One cannot help but wonder, when one lets “Cleopatra”, “Helen of Sparta” and “St. Sebastian” pass in review, what would have happened if this extraordinary man had not been born on the banks of the Neva and in the fullness of the nineteenth century! Would he, under the pharaohs, have added new figures to the dancers on the tombs of Sakkarah? Or earlier still, would he, as a Phœnician sailor, in his leisure moments have designed the figures on the prows of the triremes of Hamilcar? He would well have fitted into the brilliant, arid, implacable atmosphere which forms the setting for Flaubert’s “Salambô”. But enough of these digressions.
What he had observed and meditated upon during these feverish weeks he intended to mass together in one single work, a decorative synthesis and at the same time a philosophical symbol: Terror antiquus, ancient terror!

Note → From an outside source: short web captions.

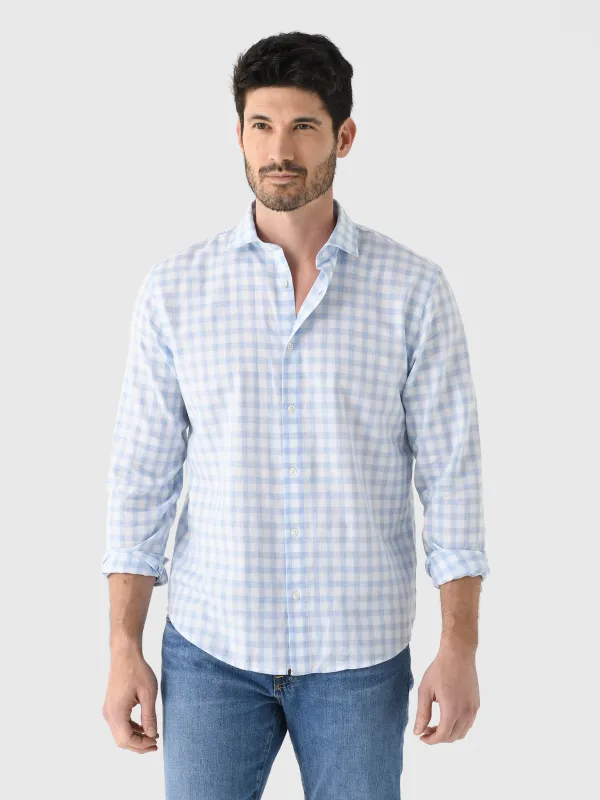 Billy Reid Men's Hutcheson Sport Shirt sold by Saint Bernard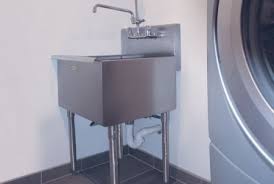 heavy gauge stainless steel utility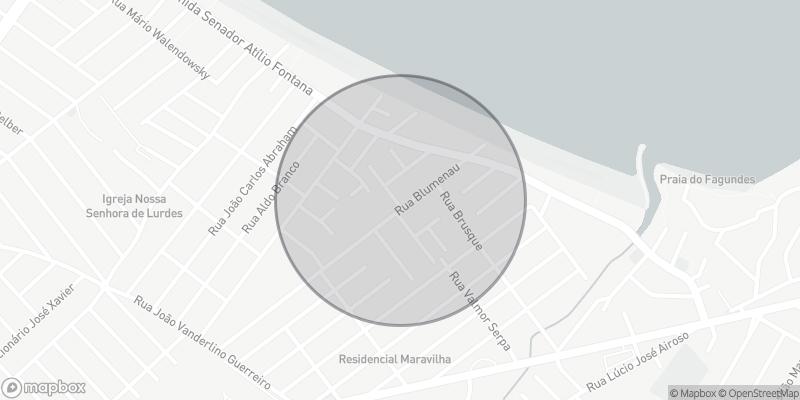 Localização aproximada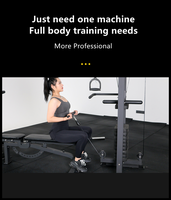 Vente en gros, usine, vente directe, équipement de gymnastique, entraînement de force Commercial, câble, Machine de gymnastique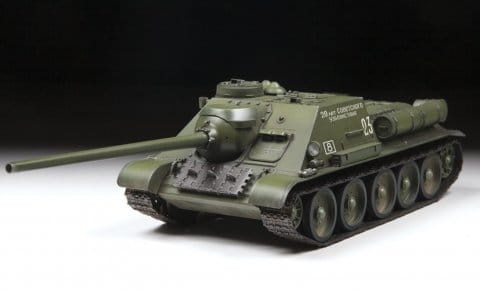 Zdjęcie dodatkowe produktu SU-100 1:35 Zvezda 3688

In the foreground of the picture, cut off by the frame at knee-length, a colossal archaic Cypris rises. The hair of the idol is draped about its head in fluted curls; the large eyes with their distended pupils have a magic fixedness; a ferocious grin plays about the corners of the lips. The goddess carries a blue dove in the palm of her hand. Powerfully modeled, she turns her back to the picture, to the fury of the elements, to the panic distress of men. Impassive, implacable she turns away from this world which is tumbling. Behind the statue the eye
A BLIND ALLEY IN FIESOLE. DRAWING
beholds a landscape, an archipelago seen from a high elevation, and displayed like a map in relief; cliffs submerged by the rising waves; diminutive humanity seeking refuge under the porticos of the temples and attempting to escape the inevitable; an enormous stroke of lighting rending the air. It is the twilight of the gods, the last judgment of the Greek world, the end of Atlantis.
With its mysterious mixture of congealed grandeur and mad anguish the panel, when it was exhibited (if I am not mistaken) with the Association of Russian Artists, created something of a sensation. People flocked to the lectures of Viatcheslav Ivanov, the poet=philosopher and author of a treaty on Dionysios and the religion of the gods, who explained this Greek Apocalypse.